A month ago I wrote about Geddit going out of business this summer. I mentioned another response-system app, Kahoot!, which has exploded over the last few months. Specifically, I called out their Terms of Service (TOS) which states that any content a user uploads gives Kahoot! a royalty-free license, yada yada yada. With no qualifying statements, that’s a lot of rights to give up.
What I didn’t expect was a tweet from the CEO of Kahoot! asking if I’d be willing to have a conversation about their TOS.
So we did.
I can’t give specifics about our discussion, but there are some themes that stood out to me:
1. There can be major cultural differences when TOS are written up. Kahoot! is a company based in Norway, and Norway is a country where privacy laws slant heavily in favor of the consumer or user. Not so true here in the States. Johan and I talked about this a little, and he admitted that when Kahoot! was launched, they thought the Norwegian TOS benchmark would be self-evident and that users wouldn’t really worry so much about data loss. I appreciated his honesty in the admission that they are arbitrary, and in countries like the US, some clarification would help.
For the record, that license you agree to is so the community can function. Without granting rights to the company, they’d have to get individual permissions to share any lesson uploaded with any one other person. Totally reasonable, and clarification on that point would be helpful.
2. Kahoot! isn’t interested in personal data because it doesn’t help the service. Johan explained that they started as a formative assessment service – something in the moment and not perpetual. That’s why students don’t sign in. Data is given right back to the teacher as an Excel or csv download. As a company, Johan said they’re focusing on how information is being learned, not what information, which is why storing scores isn’t really important. If a teacher is using it formatively, then the actual score itself should only be informing the next instructional step, not to track progress over time.
It reminded me of a conversation I had with Bob Ambrister, the developer behind Write About. Paraphrasing, he said that nothing about the student helps run the service. All they ask for is a teacher’s code (to link the student with the class) and a name. No email, no birthday, SSN, or twitter login. If it doesn’t help, Write About doesn’t want to collect it.

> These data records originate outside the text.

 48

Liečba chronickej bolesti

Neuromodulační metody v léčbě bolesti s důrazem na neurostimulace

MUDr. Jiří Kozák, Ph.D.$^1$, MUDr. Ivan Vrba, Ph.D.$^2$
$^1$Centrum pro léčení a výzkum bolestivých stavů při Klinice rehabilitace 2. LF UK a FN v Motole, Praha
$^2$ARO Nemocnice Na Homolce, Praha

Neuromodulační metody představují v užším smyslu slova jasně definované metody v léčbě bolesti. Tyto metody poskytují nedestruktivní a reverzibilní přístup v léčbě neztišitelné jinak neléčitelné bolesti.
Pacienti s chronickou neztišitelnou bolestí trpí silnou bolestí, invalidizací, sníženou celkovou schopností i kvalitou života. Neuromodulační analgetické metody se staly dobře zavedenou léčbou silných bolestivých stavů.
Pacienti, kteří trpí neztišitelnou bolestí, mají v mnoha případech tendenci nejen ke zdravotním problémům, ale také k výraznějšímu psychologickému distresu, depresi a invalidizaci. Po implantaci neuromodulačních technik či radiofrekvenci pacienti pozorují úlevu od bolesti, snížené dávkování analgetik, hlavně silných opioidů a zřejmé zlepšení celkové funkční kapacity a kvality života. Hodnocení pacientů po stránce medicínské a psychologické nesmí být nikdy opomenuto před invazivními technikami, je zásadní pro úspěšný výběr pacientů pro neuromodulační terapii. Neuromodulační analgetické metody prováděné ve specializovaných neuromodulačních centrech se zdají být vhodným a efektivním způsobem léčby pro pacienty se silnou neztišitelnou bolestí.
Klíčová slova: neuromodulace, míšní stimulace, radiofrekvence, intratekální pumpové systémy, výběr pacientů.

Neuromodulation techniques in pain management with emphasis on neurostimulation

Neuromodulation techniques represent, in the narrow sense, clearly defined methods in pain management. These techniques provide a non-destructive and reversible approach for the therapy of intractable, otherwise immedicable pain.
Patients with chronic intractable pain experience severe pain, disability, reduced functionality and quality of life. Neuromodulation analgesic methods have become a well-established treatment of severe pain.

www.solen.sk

Johan echoed that sentiment (without prompting), which made me feel much better about using it with students. A pin to get to the quiz and a nickname. Now, we didn’t talk about storing the data on servers, but given that a student can put in whatever nickname they want, it would be pretty hard to link that information back to anything with value. The key is that they only take what matters in order to run an effective formative assessment service.
3. Transparency is more important now than ever before. Clarifying statements and human-readable TOS and Privacy Policies say a lot about the credibility of the company. If you’re willing to clearly and concisely explain what you’re collecting and what you’re doing with it, people tend to trust you more. I also like that Johan was proactive in reaching out to discuss some of the concerns I brought up.
Finally, Johan did hint at some changes the team is working on regarding transparency. I’ll update this series again once that’s pushed out.